I am in the process of finishing my PhD thesis (at a university in Germany) and one of the things I am not sure about is how to correctly name the members of the PhD defence committee.

I have seen other students write:


Prof. Dr. X

Prof. Dr. Y

and this seems to be correct, but I have not found a site where one could check this. The PhD thesis is written in English, but the first couple of pages (containing the list of members of the committee, the name of the university etc.) are in German.

Is the above naming ok? Any suggestions would be very appreciated (especially if supported with references where one can check them).

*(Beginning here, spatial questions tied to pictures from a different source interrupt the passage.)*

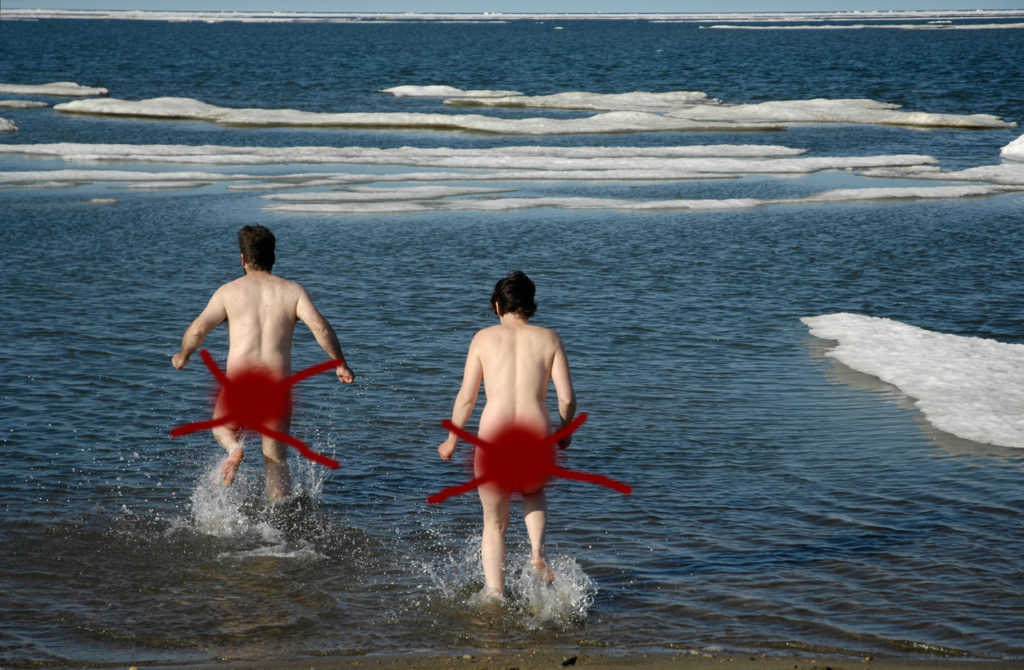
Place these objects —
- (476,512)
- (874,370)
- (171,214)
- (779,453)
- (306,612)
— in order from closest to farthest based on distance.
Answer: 1. (306,612)
2. (476,512)
3. (779,453)
4. (874,370)
5. (171,214)

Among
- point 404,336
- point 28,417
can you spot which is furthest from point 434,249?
point 28,417

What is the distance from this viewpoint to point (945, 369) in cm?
967

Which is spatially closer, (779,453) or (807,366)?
(779,453)

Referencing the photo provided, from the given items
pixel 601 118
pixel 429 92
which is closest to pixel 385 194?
pixel 601 118

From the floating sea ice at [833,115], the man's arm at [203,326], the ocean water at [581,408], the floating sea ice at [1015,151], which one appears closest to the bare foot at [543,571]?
the ocean water at [581,408]

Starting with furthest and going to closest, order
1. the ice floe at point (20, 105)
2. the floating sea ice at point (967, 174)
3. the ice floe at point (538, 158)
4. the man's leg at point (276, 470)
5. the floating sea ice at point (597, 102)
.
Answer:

  • Is this a question about the word "Gutachter" or about the "Prof. Dr."?
    – Carsten S
    Nov 4, 2014 at 9:12

3 Answers 3


Such things vary across universities in Germany and maybe even faculties (Academia always varies more than you think it does) and thus the only way to get a definite answer is to look into your faculty’s regulations or ask the office to which you hand in your thesis (in my university that would be the dean’s office). If anybody is picky about this, it’s usually this office and thus their opinion matters, no matter how well-reasoned your choice is. Another good choice is looking into recent theses of other persons (what seem to have done) or asking your supervisor. All these sources will give you more helpful information than this platform can ever do.

That being said, namings that I am aware of are (first examiner, second examiner, examiner):

  • Erstgutachter, Zweitgutachter, Gutachter
  • Erstprüfer, Zweitprüfer, Prüfer
  • Referent, Korreferent
  • Hauptberichter, Mitberichter

As you may have already guessed, the prefixes Erst- and Zweit- mean first and second. Also note that if one examiner is female, some persons are offended if you do not use the female variant (e.g., Erstgutachterin), some are offended if you do use it – once again you have to ask the people mentioned in the first paragraph.


To add to Wrzlprmft's answer: check out whether it is required to mention not only the title (Prof. / Dr.), but also the academic degree, e.g. Prof. Dr. rer. nat. Max Schlaumeier. IMO one would usually do this, but I am long out of the academic business.

  • Also it might be relevant to mention them as "Herr Prof. Dr. ..." just like you do in letters or mails to them. We can only guess, you have to ask the responsible people at your university.
    – user10954
    Nov 3, 2014 at 22:52

"Gutachter" applies to the People who were evaluating your thesis. These two are usually part of the PhD defence committee, but at least in my field (natural sciences) it is very unusual (or even impossible) that the PhD defence committee is limited to these two people.

What you should write on the first couple of pages usually includes both "Gutachter". I made a mistake on the formalities and was later given the chance to correct my error. However, if you are unsure, I would first ask your secretary for help/ directions whom to ask.